EXERCISE OBJECTIVE: Determine how many lines of the records contain the string "below", matching case exactly. Give only the number.

RECORDS SUPPLIED:
::::::::::
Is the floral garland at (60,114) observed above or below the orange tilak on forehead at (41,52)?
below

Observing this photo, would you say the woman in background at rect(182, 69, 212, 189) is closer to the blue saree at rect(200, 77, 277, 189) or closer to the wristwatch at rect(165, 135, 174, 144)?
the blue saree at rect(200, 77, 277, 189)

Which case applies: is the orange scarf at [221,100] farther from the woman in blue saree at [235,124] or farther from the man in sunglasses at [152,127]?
::::::::::
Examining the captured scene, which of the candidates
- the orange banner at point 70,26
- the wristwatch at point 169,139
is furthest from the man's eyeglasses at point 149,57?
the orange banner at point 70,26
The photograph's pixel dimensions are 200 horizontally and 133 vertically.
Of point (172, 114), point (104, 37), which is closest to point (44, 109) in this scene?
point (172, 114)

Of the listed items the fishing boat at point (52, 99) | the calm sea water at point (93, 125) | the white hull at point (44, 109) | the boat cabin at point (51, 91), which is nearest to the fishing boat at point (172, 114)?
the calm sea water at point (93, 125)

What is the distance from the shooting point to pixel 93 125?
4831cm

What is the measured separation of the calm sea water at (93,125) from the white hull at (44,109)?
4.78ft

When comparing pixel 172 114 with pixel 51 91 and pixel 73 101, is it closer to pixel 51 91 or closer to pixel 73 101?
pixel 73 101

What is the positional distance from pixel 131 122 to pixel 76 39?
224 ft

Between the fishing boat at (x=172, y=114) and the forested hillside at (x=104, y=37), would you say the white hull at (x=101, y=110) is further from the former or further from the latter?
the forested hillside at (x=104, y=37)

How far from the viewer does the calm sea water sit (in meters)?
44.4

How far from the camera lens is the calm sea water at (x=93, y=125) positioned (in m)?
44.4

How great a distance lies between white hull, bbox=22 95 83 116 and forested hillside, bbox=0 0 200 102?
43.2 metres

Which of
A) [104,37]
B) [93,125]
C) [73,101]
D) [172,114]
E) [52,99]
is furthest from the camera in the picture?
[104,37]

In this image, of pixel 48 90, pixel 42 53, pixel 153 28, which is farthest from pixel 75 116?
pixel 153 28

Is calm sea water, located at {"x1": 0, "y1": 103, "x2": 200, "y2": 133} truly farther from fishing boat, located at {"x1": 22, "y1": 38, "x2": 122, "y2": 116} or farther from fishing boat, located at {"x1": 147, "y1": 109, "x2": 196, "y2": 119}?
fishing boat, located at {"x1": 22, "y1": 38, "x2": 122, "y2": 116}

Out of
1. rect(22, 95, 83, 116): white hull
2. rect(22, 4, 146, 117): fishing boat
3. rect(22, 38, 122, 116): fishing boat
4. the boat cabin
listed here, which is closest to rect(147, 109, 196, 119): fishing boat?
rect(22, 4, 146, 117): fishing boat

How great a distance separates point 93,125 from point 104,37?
::::::::::
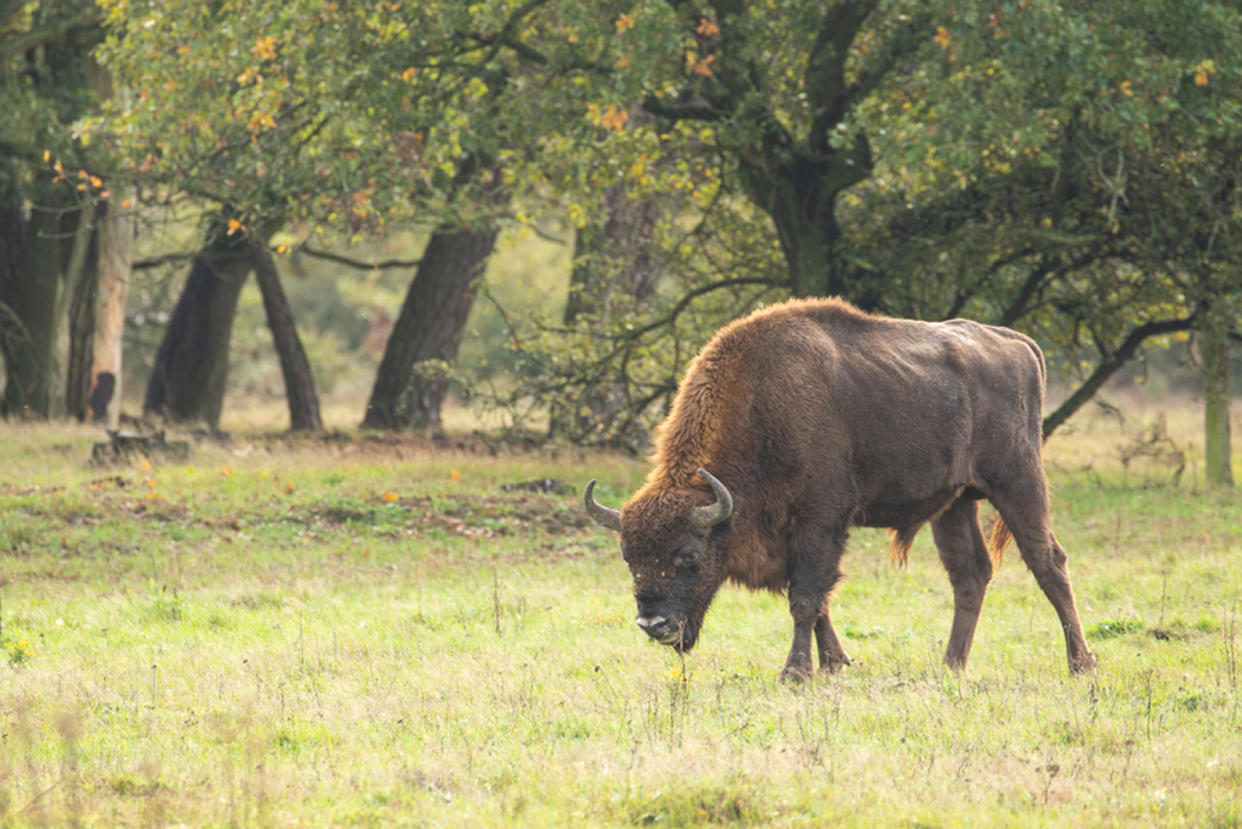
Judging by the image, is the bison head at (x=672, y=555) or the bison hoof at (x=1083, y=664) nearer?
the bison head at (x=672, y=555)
::::::::::
TASK RESPONSE: 2